> **Source passage**:
::::::::::
Emergency personnel and residents gather at the site of an Israeli airstrike that targeted a building in the Aisha Bakkar neighbourhood of Beirut. Photo: AFP


BEIRUT:

Israel pressed its attacks across Lebanon on Wednesday, hitting an apartment building in central Beirut, in the second targeting of the heart of the capital since the Middle East war began.

In New York, around 30 countries backing the UN peacekeeping force in Lebanon voiced concern over the fighting in Lebanon, which was drawn into the war last week when militant group Hezbollah attacked Israel in response to the killing of Iranian supreme leader Ayatollah Ali Khamenei in US-Israeli strikes.

Israel, which kept up its strikes in Lebanon even before the war despite a 2024 ceasefire, has since launched air raids across Lebanon and sent ground troops into border areas — an offensive that has left 570 people dead according to the health ministry.

Israel’s UN envoy Danny Danon said Wednesday that Israeli forces would continue to operate in Lebanon “as long (as) there will be a threat against us”.

Hezbollah meanwhile affirmed its “commitment” to the new Iranian supreme leader, Mojtaba Khamanei.

Lebanon’s state-run National News Agency (NNA) said “the enemy targeted an apartment in the Aisha Bakkar area” in central Beirut, a densely populated neighbourhood close to one of the city’s biggest shopping malls.

AFPTV’s live broadcast captured the sound of an air strike followed by a fireball erupting in an apartment within a multi-storey residential building in Beirut.

An AFP correspondent saw destroyed walls in the building’s seventh and eighth floors, with damaged cars nearby and security forces present at the scene.

When the strike hit, “I ran from room to room, pulled my wife and daughter out of the rooms and hid them behind a wall, then the second strike hit”, said Fawzi Asmar, owner of a bakery on the street where the strike took place.

Samer Knio, a civil defence paramedic, said glass and debris fell on his team as they were evacuating the dead and wounded from the scene, “but God protected us”.

Lebanese authorities said Wednesday that more than 780,000 people had been registered as displaced, with more than 120,000 staying in official shelters.

Some residents fear being caught in Israeli air raids targeting people sheltering nearby.

“We don’t know who they’re targeting. Maybe someone related to something, maybe not,” Amal Hisham, 46, said. “Who do I blame? Who do I not blame?”

The health ministry has announced an initial toll of four people wounded in the strike — the second in central Beirut after the Israeli army last week targeted a hotel, with Iran later saying that raid killed four of its diplomats.
::::::::::
> **What is needed**:
Pull out, word for word, the stretch of the Beirut strike report that starts at "Israel, which kept" and ends at "the health ministry.". The data that follows isn't needed for this.

> **Information shown**:
::::::::::
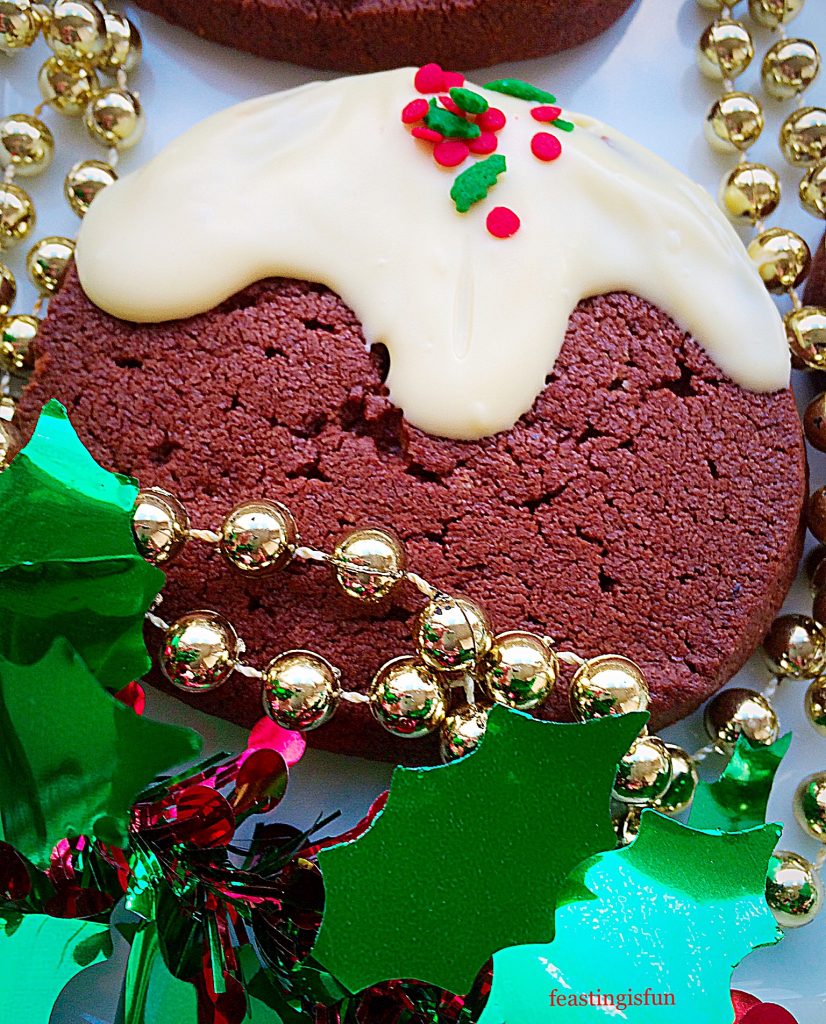 A single Christmas chocolate pudding cookie surrounded by sparkling festive decorations.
::::::::::
> **Written solution**:
Israel, which kept up its strikes in Lebanon even before the war despite a 2024 ceasefire, has since launched air raids across Lebanon and sent ground troops into border areas — an offensive that has left 570 people dead according to the health ministry.